Exercise task:
Output the material below in full, exactly as it is.

Records for the exercise:
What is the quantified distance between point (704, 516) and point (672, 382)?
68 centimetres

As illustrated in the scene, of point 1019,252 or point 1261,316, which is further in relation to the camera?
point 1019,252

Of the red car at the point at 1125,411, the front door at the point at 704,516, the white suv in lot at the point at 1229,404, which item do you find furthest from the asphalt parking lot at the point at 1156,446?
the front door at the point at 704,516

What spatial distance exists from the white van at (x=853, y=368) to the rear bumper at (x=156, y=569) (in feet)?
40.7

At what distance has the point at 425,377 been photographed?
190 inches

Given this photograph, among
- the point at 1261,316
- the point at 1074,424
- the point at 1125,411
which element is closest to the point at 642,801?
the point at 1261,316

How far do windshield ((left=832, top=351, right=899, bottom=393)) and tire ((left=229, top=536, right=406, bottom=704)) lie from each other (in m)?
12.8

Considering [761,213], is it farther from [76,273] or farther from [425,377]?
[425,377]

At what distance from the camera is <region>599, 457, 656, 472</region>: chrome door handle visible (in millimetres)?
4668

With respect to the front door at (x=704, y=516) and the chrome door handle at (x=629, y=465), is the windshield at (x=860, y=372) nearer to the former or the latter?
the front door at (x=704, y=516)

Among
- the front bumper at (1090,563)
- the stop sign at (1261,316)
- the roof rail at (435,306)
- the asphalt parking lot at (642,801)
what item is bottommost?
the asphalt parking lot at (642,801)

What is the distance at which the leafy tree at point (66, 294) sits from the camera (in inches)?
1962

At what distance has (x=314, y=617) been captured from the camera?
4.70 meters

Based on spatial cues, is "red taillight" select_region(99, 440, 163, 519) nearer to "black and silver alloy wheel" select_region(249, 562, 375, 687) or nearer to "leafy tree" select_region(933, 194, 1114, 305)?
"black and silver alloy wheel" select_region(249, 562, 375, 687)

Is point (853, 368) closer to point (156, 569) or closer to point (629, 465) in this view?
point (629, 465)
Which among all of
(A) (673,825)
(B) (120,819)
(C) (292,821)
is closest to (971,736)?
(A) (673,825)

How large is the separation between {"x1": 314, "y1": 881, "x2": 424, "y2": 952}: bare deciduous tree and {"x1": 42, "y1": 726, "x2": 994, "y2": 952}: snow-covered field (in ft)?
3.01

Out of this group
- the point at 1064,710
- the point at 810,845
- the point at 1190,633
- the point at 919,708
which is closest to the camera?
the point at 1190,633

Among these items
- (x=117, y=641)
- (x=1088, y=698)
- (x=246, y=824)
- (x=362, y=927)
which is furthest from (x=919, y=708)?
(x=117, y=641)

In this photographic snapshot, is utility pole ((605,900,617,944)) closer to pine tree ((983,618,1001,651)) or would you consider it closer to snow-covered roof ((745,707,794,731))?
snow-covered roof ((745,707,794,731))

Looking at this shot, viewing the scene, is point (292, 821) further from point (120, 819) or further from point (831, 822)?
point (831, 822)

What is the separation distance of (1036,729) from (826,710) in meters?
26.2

Final result:
What is the quantified distance between point (704, 516) and point (672, 382)?
68 centimetres

As illustrated in the scene, of point 1019,252 or point 1261,316, which is further in relation to the camera?
point 1019,252

Of the red car at the point at 1125,411, the front door at the point at 704,516, the white suv in lot at the point at 1229,404, which item do you find furthest from the asphalt parking lot at the point at 1156,446?
the front door at the point at 704,516

What spatial distance exists from the white van at (x=853, y=368) to the rear bumper at (x=156, y=569) (in feet)?
40.7

At what distance has the point at 425,377 been photographed?
190 inches

Given this photograph, among
- the point at 1261,316
- the point at 1074,424
- the point at 1125,411
which element is closest to the point at 642,801?
the point at 1261,316

How far do windshield ((left=832, top=351, right=899, bottom=393)) and tire ((left=229, top=536, right=406, bottom=704)) lie from each other (in m)?
12.8

Considering [761,213], is it farther from [76,273] or farther from [425,377]?
[425,377]

At what distance from the camera is <region>599, 457, 656, 472</region>: chrome door handle visible (in millimetres)?
4668

With respect to the front door at (x=704, y=516) and the chrome door handle at (x=629, y=465), is the windshield at (x=860, y=372) nearer to the former or the latter?
the front door at (x=704, y=516)

Among
- the front bumper at (1090,563)
- the stop sign at (1261,316)
- the roof rail at (435,306)
- the asphalt parking lot at (642,801)
what item is bottommost?
the asphalt parking lot at (642,801)

What is the distance at which the leafy tree at point (66, 294) sits from the camera (in inches)?
1962

At what distance has (x=314, y=617) been captured from the camera?
4.70 meters

Based on spatial cues, is "red taillight" select_region(99, 440, 163, 519) nearer to "black and silver alloy wheel" select_region(249, 562, 375, 687) or nearer to "leafy tree" select_region(933, 194, 1114, 305)?
"black and silver alloy wheel" select_region(249, 562, 375, 687)

Is point (853, 368) closer to point (156, 569) or closer to point (629, 465) in this view?
point (629, 465)
Which among all of
(A) (673,825)
(B) (120,819)
(C) (292,821)
is closest to (971,736)?
(A) (673,825)

How large is the separation between {"x1": 314, "y1": 881, "x2": 424, "y2": 952}: bare deciduous tree and {"x1": 42, "y1": 726, "x2": 994, "y2": 952}: snow-covered field (in ft)?
3.01

Out of this group
- the point at 1064,710
- the point at 810,845
- the point at 1190,633
- the point at 919,708
which is closest to the camera?
the point at 1190,633

Among these items
- (x=117, y=641)
- (x=1088, y=698)
- (x=246, y=824)
- (x=362, y=927)
which is furthest from (x=919, y=708)?
(x=117, y=641)

In this photographic snapshot, is utility pole ((605,900,617,944)) closer to pine tree ((983,618,1001,651)) or would you consider it closer to snow-covered roof ((745,707,794,731))?
snow-covered roof ((745,707,794,731))

Looking at this shot, viewing the scene, is point (292, 821) further from point (120, 819) or further from point (831, 822)?
point (831, 822)

What is the separation distance of (1036,729) from (826,710) in meters?
26.2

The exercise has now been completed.